Apache Usergrid is a software stack that enables you to run a BaaS that can store, index, and query JSON objects. It also enables you to manage assets and provide authentication, push notifications, and a host of other features useful to developers—especially those working on mobile apps.
The project recently graduated from the Apache Incubator and is now a top-level project of the Apache Software Foundation (ASF). Usergrid also comprises the foundation for Apigee’s API BaaS product, which has been in production for three years now.
What’s new in Usergrid 2?
Usergrid 1 used Cassandra for all persistence, indexing, query, and graph relationships. The index and query engine wasn’t performing well, however, and was quite complex and difficult to maintain. Usergrid 2 provides a complete new persistence, index, and query engine and the index and query features are provide by ElasticSearch. This enables us to delete lots of code and trade up to a great search engine. Additionally, separating key-value persistence from index/query allows us to scale each concern separately.
As the architecture of Usergrid changed drastically, we needed to have a new baseline performance benchmark to make sure the system scaled as well as, if not better than, it did before.
Our testing framework and approach
The Usergrid team has invested a lot of time building repeatable test cases using the Gatling load-testing framework. Performance is a high priority for us and we need a way to validate performance metrics for every release candidate.
As Usergrid is open source, so are our Usergrid-specific Gatling scenarios, which you can find here: https://github.com/apache/usergrid/tree/two-dot-o-dev/stack/loadtests
Usergrid application benchmark
One of our goals was to prove that we had the ability to scale more requests per second with more hardware, so we started small and worked our way up.
As the first in our series of new benchmarking for Usergrid, we wanted to start with a trivial use case to establish a solid baseline for the application. All testing scenarios use the HTTP API and test the concurrency and performance of the requests. We inserted a few million entities that we could later read from the system. The test case itself was simple. Each entity has a UUID (universally unique identifier) property. For all the entities we had inserted, we randomly read them out by their UUID:
GET /organization/application/collection/:entityUUID
First, we tried scaling the Usergrid application by its configuration. We configured a higher number of connections to use for Cassandra and a higher number of threads for Tomcat to use. This actually yielded higher latencies and system resource usage for marginally the same throughput. We saw better throughput when there was less concurrency allowed. This made sense, but we needed more, and immediately added more Usergrid servers to verify horizontal scalability. What will it take to get to 10,000 RPS?
We started increasing the number of concurrent clients and adding more Usergrid servers. Once we got 10 Usergrid servers against our cluster of 6 Cassandra nodes, we noticed that our throughput increase was flattening and latencies were increasing. The Usergrid servers were fine on memory usage and CPU usage was starting to increase slowly.
Cassandra performance
It was time to see if Cassandra was keeping up. As we scaled up the load we found Cassandra read operation latencies were also increasing. Shouldn't Cassandra handle more, though? We observed a single Usergrid read by UUID was translating to about 10 read operations to cassandra. Optimization #1: reduce the number of read operations from Cassandra on our most trivial use case. Given what we know, we still decided to test up to a peak 10,000 RPS in the current state.

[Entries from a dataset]
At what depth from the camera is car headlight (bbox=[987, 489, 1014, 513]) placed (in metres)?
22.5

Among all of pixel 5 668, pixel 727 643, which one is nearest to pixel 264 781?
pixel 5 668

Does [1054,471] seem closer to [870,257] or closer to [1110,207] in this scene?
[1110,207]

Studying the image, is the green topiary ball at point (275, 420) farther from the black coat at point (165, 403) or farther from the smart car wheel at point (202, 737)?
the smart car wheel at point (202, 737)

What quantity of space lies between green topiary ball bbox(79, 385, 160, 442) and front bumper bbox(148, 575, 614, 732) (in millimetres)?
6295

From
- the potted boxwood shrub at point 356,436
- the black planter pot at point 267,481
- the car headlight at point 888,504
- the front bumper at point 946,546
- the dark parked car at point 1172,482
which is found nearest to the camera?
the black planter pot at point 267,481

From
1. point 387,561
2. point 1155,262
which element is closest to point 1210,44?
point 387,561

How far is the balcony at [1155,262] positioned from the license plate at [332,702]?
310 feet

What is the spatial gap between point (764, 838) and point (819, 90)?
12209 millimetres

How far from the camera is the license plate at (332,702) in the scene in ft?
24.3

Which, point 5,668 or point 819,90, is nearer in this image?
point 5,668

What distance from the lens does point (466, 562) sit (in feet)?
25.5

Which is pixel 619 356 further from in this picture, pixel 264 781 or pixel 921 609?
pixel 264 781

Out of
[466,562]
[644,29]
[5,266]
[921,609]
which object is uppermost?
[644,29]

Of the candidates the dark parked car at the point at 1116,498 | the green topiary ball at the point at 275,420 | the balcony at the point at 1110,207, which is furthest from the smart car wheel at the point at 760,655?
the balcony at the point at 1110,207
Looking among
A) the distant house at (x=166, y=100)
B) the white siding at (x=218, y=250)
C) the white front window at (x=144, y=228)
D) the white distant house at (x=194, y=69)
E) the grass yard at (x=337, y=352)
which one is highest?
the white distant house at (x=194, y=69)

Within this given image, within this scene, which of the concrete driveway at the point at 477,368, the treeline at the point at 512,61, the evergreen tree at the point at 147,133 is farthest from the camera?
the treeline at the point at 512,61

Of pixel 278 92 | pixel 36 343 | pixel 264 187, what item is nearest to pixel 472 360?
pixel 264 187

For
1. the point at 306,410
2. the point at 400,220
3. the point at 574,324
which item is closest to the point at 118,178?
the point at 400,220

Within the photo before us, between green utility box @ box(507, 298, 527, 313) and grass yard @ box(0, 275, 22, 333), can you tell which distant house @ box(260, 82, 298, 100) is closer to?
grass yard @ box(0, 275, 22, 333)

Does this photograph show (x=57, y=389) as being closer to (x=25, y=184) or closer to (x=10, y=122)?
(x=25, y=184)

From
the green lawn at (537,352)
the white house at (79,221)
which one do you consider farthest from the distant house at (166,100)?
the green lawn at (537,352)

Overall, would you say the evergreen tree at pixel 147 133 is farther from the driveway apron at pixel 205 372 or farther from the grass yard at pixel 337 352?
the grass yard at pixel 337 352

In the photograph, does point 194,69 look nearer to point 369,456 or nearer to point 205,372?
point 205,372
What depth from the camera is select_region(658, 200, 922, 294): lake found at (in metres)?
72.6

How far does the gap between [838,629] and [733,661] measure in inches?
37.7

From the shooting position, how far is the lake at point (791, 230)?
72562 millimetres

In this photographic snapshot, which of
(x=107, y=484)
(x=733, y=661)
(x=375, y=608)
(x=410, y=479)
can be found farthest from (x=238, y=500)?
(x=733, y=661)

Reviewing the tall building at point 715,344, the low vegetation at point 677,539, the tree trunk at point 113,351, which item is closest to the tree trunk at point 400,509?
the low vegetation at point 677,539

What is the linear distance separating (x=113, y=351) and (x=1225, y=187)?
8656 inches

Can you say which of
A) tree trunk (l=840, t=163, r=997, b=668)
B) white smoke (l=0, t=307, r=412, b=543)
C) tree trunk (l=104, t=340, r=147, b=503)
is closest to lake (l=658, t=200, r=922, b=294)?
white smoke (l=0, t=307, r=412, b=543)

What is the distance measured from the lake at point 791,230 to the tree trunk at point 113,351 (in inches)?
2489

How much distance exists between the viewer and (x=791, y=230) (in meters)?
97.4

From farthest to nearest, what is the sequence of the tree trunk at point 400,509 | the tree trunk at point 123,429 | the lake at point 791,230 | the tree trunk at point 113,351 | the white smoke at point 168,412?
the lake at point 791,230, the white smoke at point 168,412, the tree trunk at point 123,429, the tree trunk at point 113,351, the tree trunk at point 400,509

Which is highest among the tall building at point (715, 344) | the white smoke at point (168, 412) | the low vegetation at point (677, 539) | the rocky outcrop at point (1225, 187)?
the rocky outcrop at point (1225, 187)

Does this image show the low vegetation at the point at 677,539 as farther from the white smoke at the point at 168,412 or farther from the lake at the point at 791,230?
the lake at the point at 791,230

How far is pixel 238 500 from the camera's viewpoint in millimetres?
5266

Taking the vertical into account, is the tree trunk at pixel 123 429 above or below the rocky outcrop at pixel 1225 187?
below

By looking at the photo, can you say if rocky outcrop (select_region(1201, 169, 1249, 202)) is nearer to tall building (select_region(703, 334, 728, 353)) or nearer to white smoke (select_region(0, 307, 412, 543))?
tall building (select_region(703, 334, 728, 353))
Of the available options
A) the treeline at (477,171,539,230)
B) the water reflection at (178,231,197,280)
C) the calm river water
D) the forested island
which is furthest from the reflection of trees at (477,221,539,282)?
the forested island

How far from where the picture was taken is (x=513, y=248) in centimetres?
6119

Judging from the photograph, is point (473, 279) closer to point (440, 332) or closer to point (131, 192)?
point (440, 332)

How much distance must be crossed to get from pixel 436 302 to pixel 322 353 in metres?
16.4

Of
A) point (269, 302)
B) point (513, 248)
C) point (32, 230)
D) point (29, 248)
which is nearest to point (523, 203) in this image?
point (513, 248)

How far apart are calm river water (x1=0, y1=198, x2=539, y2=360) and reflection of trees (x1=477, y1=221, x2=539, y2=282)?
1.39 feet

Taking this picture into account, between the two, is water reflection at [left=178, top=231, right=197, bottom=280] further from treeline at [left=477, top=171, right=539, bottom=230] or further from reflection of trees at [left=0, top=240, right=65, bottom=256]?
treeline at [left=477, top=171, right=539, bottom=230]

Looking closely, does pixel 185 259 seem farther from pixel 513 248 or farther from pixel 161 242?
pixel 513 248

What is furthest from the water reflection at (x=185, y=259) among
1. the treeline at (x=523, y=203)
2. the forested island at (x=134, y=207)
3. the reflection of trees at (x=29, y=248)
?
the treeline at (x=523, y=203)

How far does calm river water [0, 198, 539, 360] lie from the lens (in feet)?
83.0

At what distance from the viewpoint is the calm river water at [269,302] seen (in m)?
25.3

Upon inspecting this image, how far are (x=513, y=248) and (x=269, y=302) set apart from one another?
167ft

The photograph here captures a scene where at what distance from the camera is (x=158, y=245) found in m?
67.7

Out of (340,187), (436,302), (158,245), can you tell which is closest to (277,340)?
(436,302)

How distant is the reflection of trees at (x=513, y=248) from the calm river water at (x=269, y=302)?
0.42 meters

- Task brief
Please list every named software tool or framework, other than Usergrid itself, that the Usergrid article says Usergrid uses or is tested with.

- Final answer
- Cassandra
- ElasticSearch
- Gatling
- Tomcat